One of the advantages of being old(er) is that I don't mind admitting I'm a wimp. I used to head out with what I could fit in a couple of pockets and be gone all day. 

But over the years, I've grown kind of partial to traveling with a couple bottles of water, a snack or two, plus a sandwich. Then, I've grown tired of aching from sunburn, so there's the sunblock. And a roll of toilet paper is handy wading a long walk from the car. 

I even bring a cot/tent combo and sleeping bag in the car for my emergency naps- though I don't drag it along wading unless you count keeping it in the kayak for when I just plain want to rest. You old guys know what I'm talking about.

I figure I'm fishing because I enjoy it- and I enjoy it more with some of the comforts...

Enjoy being young and bullet proof while it lasts. That's why I say- everyone fishes different. I'm now enjoying the Wimpy School of Anglers and don't mind admitting it a bit.


----------



## paymerick (May 19, 2010)

jabx1962 said:


> Next time you go Shark noodling, give me a call...I know some good spots to noodle Electric EELS if you want to try something a little more interesting.

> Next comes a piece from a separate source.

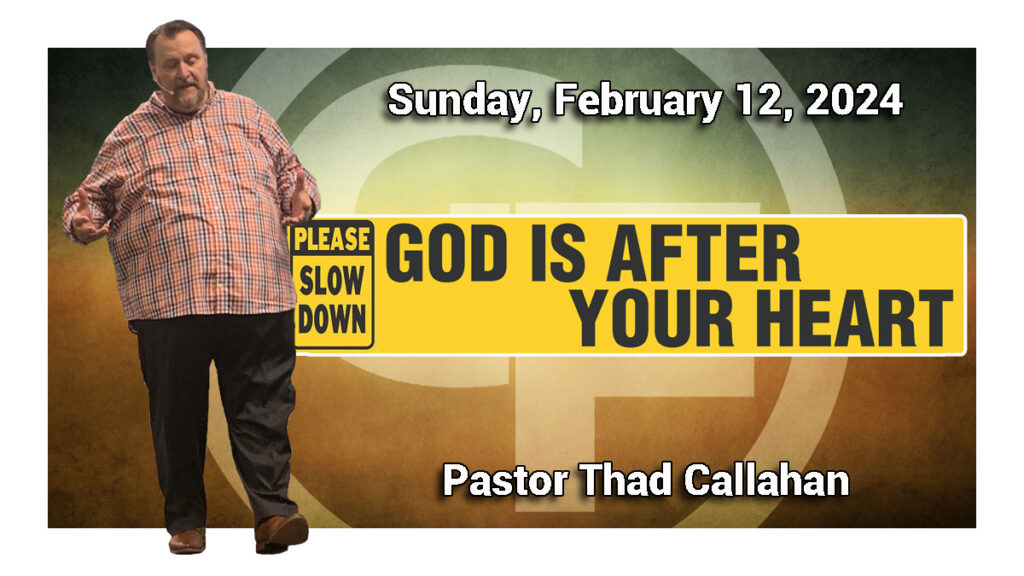 Sunday, February 12, 2024

PLEASE SLOW DOWN

GOD IS AFTER YOUR HEART

Pastor Thad Callahan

I'm down, sounds like a blast...


----------



## WVNative (Sep 16, 2010)

Impulse, Isn't it funny though that the brain still thinks like it did when we were in our bullet proof days. Just the body won't respond like it did. Now we have to re-secronize our brains with our bodies. LOL. Maybe that's why I started out wading, went to a yac and now want a boat. You young bucks enjoy cause as much as you try not to admit it, it gets tougher as you get older. Personaly I don't like dragging stuff around when wading. A good wade belt with the velcro tackle keeper on the front can carry enough baits for the day. A couple tops, one dark and one light, same with plastics. I usually carry two of what ever plastics I'm using just in case I loose one. One energy bar and a 20 oz bottle of water I sip through out the day. Enough for me.


----------



## LaAngler (Mar 11, 2008)

may be able to catch a tripletail under that sucker!


----------



## jabx1962 (Nov 9, 2004)

LaAngler said:


> may be able to catch a tripletail under that sucker!


Now you have my attention!!!


----------